Oltre alla colonna artroscopica sono fondamentali per l’artroscopia le cannule che fungono da guida per la introduzione della telecamera e ad cui si collegano i tubi di entrata ed uscita della pompa artroscopica e tutta una serie di strumentari specifici come : palpatore, pinze a Basket (o di Citelli), uncino palpatore, bisturi da menisco, microforbici da menisco , pinze ad anelli, pinze da presa ecc…

Che tipo di anestesia si effettua per le artroscopie?

Per il ginocchio la gran parte dei chirurgi predilige anestesia spinale o generale.

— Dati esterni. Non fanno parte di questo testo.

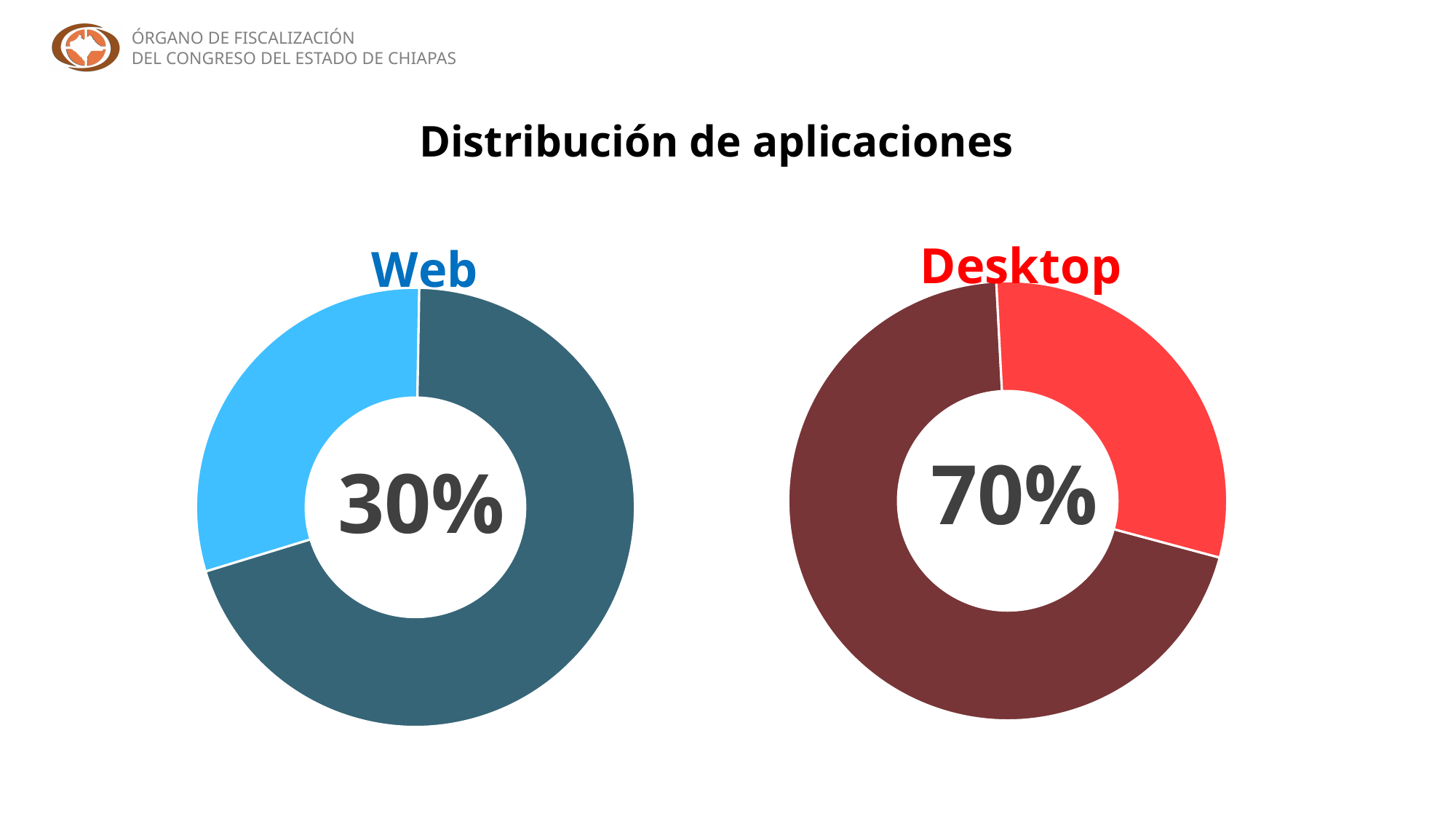
On the Desktop chart, what percentage is shown in the centre of the donut? 70% Which of the two charts shows the larger percentage, Web or Desktop? Desktop What is the difference between the Desktop percentage and the Web percentage? 40% Which of the two charts shows the smaller percentage, Web or Desktop? Web On the Web chart, what percentage is shown in the centre of the donut? 30% How many donut charts are on the slide? 2 On the Desktop chart, is the highlighted share greater or less than 50%? greater What is the total of the Web and Desktop percentages shown on the slide? 100% On the Web chart, is the highlighted share greater or less than 50%? less What is the title of the slide above the two charts? Distribución de aplicaciones What kind of chart is used for the Desktop chart? Donut (pie) chart What kind of chart is used for the Web chart? Donut (pie) chart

Il dottor Cavallo invece applica un protocollo che gli permette di effettuare in anestesia locale questo intervento. Questa tecnica prevede l’iniezione di anestetico locale attraverso due punture

Direttamente sul ginocchio (come una comune infitrazione). A tale anestesia fa associare una blanda sedazione per ridurre al paziente lo stress della sala operatoria.

Per le artroscopie di spalla si effettua invece anestesia plessica o generale a seconda dei casi.

Per anca e caviglia è invece necessaria l’anestesia spinale.

Il quali articolazioni possono essere effettuate le artroscopie?

In realtà potenzialmente questa tencnica può essere effettuata nella gran parte dlle articolazioni grazie a cannule, ottiche e strumentari di diverse misure.

Le artciolazioni dove prevalentemente è applicata questa tecnica senza dubbio sono:

  • Il ginocchio
  • La spalla
  • L’anca
  • La caviglia
  • Il polso ed il gomito.

Che interventi si possono effettuare in artroscopia?

Nel ginocchio

  • La riparazione (meniscopessi) o l’asportazione selettiva di menischi rotti (meniscectomia selettiva).
  • La ricostruzione dei legamenti crociati (anteriore e posteriore).
  • Le regolarizzazioni di lesioni cartilaginee e le condroplastiche di lesioni ulcerative attraverso apposite pinze, lame motorizzate o bisturi a radiofrequenze.
  • Le rimozioni di corpi mobili.
  • La sinoviectomia (asportazione della membrana sinoviale in eccesso o patologica).
  • La plicectomia (asportazione di pliche sinoviali patologiche).
  • Perforazioni subcobdrali per richiamare in articolazione cellule staminale e facilitare la riparazione cartilaginea.
  • Riallineamento rotuleo attraverso un intervento definito di “ lateral release” o release dell’alare esterno della rotula .

Nella spalla

  • Riparazione della cuffia dei rotatori.
  • Acromionplastica (ovvero pulizia dello spazio subacromiale per permettere un miglior scorrimento dei tendini della cuffia dei rotatori).
  • Asportazione della borsa subacromiale.
  • Asportazione di corpi mobili .
  • Asportazione di calcificazioni.
  • Tenotomia del capo lungo del bicipite.
  • Correzione delle instabilità di spalla per le lussazioni recidivanti scapolo-omerale.